_TEXT UNDER STUDY_
•••

Most of the programming happened not at the meetups, but by individuals off site, using GitHub, an Open Source development platform, which anyone can access on the web. When a participant had something to contribute, they’d run the idea by the maintainer; once they got the okay, they could write the code in GitHub and review it with the group later. In this way, each of the teams slowly developed first the framework, then the actual application, piece by piece.
Those pieces all came together last summer, when Derek Goss, now a Harriton High School senior, interned at the lab and starting bridging the code within and among the disparate groups. That allowed the programmers to see what worked, and where there were still holes. Gross’s efforts were the final push needed to create an actual product that now lives on the web at cognoma.org.
At the same time as Cognoma was slowly coming to fruition, Jay Scott of Alex’s Lemonade Stand Foundation (ALSF) decided to start a childhood cancer data lab, to help researchers analyze their work. He came to one of the events last spring, and soon after, Greene Lab won a contract with ALSF to run the nonprofit’s data lab. Cognoma is one of the programs it will use; ALSF will pay for it to reside on Amazon Web Services, and for maintenance and updating as needed.

•••

_AIM OF THE EXERCISE_
Set down the part of the Cognoma text starting at "Most of the" and ending at "web at cognoma.org.", word for word. The entries come from a separate source unrelated to the Cognoma text.

(Scene geometry reasoning data)
•••

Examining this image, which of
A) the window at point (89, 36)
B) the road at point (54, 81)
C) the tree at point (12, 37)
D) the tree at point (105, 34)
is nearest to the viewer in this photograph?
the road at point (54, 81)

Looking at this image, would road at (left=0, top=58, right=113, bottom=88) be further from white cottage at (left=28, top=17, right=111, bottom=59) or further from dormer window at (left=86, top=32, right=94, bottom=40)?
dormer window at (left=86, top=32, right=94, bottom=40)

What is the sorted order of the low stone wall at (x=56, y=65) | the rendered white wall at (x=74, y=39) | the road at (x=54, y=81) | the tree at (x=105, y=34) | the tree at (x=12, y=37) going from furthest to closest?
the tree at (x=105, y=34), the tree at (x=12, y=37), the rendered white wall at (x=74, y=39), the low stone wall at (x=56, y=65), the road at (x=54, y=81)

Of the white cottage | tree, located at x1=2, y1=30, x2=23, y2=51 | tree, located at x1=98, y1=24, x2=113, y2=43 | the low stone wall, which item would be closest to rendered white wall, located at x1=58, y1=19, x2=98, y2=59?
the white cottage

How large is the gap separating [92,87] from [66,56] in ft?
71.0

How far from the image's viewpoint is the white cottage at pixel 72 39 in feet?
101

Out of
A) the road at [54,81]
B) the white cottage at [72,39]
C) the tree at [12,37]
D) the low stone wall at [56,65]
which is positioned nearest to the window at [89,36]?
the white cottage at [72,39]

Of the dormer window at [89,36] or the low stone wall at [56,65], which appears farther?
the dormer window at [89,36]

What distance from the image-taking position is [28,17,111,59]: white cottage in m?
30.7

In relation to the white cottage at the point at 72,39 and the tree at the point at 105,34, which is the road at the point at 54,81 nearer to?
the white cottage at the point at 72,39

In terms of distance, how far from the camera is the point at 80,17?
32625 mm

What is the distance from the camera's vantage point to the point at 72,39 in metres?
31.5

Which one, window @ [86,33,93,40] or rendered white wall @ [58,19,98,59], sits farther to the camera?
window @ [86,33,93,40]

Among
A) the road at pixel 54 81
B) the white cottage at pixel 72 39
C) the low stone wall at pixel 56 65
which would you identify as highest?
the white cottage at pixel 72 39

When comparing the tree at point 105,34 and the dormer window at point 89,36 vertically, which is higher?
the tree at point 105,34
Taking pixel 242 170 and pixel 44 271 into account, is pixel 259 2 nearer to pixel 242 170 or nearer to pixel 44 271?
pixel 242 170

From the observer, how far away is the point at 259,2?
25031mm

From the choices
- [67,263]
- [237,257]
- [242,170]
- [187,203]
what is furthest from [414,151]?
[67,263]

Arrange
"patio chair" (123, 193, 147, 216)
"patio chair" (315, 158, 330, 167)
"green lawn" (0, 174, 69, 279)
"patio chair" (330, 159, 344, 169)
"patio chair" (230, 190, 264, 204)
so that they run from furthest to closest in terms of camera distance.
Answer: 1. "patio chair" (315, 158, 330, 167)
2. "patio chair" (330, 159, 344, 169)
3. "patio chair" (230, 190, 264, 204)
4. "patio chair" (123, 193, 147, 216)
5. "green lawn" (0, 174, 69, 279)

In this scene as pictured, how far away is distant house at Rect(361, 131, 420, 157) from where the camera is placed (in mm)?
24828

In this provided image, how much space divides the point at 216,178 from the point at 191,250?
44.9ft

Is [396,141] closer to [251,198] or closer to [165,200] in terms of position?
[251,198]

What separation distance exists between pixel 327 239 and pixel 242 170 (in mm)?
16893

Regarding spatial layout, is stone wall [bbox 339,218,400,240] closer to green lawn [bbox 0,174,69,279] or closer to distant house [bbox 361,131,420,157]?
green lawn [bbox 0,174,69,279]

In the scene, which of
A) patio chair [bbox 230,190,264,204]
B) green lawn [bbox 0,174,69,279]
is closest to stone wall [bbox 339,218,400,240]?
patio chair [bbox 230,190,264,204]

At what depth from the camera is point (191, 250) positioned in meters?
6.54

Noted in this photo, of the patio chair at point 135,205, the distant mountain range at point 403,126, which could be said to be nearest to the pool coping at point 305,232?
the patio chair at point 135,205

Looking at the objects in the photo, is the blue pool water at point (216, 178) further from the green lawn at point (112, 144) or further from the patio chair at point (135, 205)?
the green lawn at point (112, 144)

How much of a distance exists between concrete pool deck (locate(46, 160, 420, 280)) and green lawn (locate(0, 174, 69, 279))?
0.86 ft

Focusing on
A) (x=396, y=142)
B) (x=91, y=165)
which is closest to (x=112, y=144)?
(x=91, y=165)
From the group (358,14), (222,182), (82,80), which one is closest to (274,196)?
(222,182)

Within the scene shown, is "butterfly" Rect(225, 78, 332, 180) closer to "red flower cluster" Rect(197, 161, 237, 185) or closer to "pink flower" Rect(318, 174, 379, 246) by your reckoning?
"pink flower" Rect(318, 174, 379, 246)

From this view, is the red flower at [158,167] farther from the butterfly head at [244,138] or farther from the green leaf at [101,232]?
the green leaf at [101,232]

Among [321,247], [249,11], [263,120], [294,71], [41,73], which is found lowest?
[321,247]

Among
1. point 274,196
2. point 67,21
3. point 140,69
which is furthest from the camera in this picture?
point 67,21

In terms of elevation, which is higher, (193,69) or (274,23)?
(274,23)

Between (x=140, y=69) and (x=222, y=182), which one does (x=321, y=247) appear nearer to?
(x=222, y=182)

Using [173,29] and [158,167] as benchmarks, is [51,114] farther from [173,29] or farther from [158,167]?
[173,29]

•••

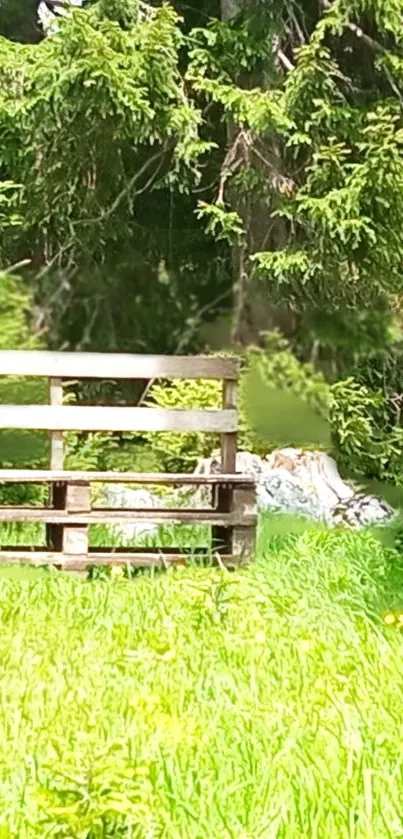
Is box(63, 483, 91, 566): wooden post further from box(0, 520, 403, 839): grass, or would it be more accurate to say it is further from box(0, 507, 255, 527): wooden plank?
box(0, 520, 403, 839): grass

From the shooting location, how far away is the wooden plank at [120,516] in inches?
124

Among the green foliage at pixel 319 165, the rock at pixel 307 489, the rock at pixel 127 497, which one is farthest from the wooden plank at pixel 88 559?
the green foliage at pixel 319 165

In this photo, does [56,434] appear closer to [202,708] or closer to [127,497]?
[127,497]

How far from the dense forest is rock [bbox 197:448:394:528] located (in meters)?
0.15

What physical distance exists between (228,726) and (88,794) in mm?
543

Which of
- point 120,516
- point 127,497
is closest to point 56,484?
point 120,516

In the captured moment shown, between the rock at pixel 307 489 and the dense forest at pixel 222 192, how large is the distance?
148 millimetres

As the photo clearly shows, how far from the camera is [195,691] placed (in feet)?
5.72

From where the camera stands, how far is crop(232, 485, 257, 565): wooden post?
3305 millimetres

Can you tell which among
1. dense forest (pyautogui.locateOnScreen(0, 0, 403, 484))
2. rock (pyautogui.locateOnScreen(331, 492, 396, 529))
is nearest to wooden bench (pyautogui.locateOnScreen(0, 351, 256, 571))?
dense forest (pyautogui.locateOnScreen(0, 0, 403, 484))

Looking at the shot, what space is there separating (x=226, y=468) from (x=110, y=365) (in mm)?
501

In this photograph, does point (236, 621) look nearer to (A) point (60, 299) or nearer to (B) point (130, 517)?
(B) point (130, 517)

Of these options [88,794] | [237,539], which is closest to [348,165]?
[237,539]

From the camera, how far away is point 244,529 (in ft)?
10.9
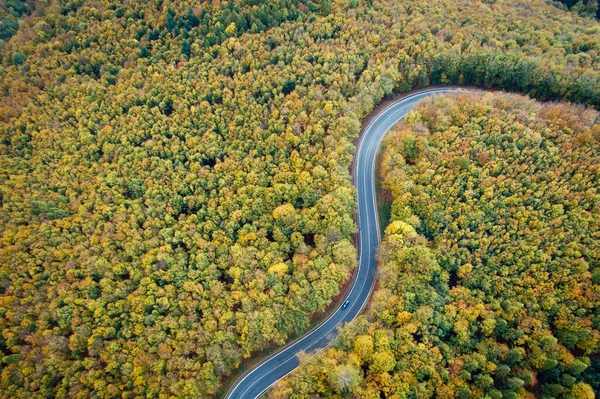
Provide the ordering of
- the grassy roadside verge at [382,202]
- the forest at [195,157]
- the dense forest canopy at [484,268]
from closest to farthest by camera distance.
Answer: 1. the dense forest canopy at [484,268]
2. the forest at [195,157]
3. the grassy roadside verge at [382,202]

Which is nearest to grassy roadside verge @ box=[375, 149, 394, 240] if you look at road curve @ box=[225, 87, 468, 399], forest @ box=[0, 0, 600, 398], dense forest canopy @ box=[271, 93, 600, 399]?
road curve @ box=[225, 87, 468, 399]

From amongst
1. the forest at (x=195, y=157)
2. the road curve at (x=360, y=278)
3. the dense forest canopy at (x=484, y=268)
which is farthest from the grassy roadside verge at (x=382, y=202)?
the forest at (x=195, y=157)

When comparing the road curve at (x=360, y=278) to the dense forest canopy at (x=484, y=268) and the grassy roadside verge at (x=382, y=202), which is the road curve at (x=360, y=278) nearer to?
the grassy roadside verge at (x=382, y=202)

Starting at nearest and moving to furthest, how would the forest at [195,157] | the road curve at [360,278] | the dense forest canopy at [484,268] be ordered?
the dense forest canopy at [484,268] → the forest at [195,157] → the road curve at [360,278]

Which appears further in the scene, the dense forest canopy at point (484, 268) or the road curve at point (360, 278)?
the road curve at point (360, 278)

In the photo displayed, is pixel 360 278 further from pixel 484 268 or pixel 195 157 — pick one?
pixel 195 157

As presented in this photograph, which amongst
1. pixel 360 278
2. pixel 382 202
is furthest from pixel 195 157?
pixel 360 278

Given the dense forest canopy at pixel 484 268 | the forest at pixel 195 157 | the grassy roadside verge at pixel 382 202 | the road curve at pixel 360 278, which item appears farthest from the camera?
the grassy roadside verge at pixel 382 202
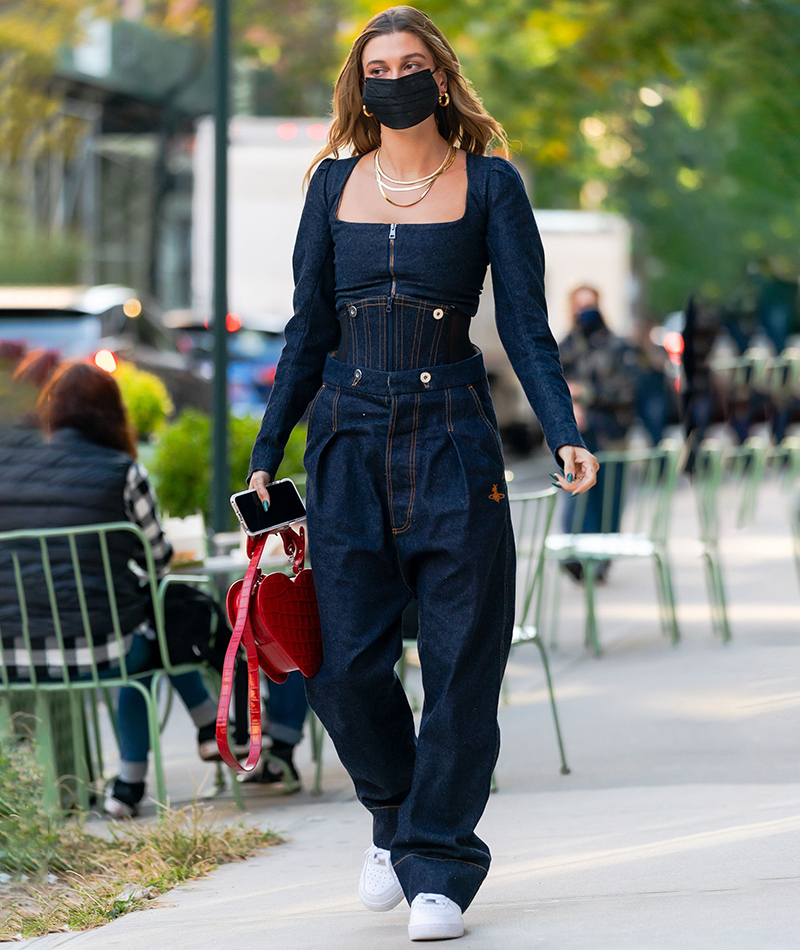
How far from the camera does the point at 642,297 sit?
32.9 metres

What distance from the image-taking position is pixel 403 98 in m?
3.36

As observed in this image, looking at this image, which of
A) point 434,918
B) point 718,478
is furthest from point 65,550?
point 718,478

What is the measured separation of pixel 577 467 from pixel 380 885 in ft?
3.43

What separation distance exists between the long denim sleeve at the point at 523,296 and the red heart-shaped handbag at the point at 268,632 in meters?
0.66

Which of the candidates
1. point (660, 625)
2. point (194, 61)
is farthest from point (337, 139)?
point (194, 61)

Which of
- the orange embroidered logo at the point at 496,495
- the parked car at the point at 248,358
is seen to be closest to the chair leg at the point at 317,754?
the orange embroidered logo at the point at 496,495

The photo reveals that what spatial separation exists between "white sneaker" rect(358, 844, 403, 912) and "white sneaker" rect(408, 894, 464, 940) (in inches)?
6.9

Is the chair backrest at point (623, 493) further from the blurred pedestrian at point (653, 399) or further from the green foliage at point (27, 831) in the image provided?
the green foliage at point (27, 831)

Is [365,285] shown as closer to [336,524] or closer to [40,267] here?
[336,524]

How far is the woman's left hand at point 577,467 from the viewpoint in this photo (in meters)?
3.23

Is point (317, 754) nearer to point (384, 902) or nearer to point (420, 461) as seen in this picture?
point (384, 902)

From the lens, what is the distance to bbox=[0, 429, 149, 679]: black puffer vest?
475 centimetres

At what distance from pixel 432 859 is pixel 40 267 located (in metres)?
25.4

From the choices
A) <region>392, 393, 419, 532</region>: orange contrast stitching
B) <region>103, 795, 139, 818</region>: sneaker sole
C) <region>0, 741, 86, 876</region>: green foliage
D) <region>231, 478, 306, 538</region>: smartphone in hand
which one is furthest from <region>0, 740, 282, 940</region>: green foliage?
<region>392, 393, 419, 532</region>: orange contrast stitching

•••

_WRITTEN RESPONSE_
Most of the programming happened not at the meetups, but by individuals off site, using GitHub, an Open Source development platform, which anyone can access on the web. When a participant had something to contribute, they’d run the idea by the maintainer; once they got the okay, they could write the code in GitHub and review it with the group later. In this way, each of the teams slowly developed first the framework, then the actual application, piece by piece.
Those pieces all came together last summer, when Derek Goss, now a Harriton High School senior, interned at the lab and starting bridging the code within and among the disparate groups. That allowed the programmers to see what worked, and where there were still holes. Gross’s efforts were the final push needed to create an actual product that now lives on the web at cognoma.org.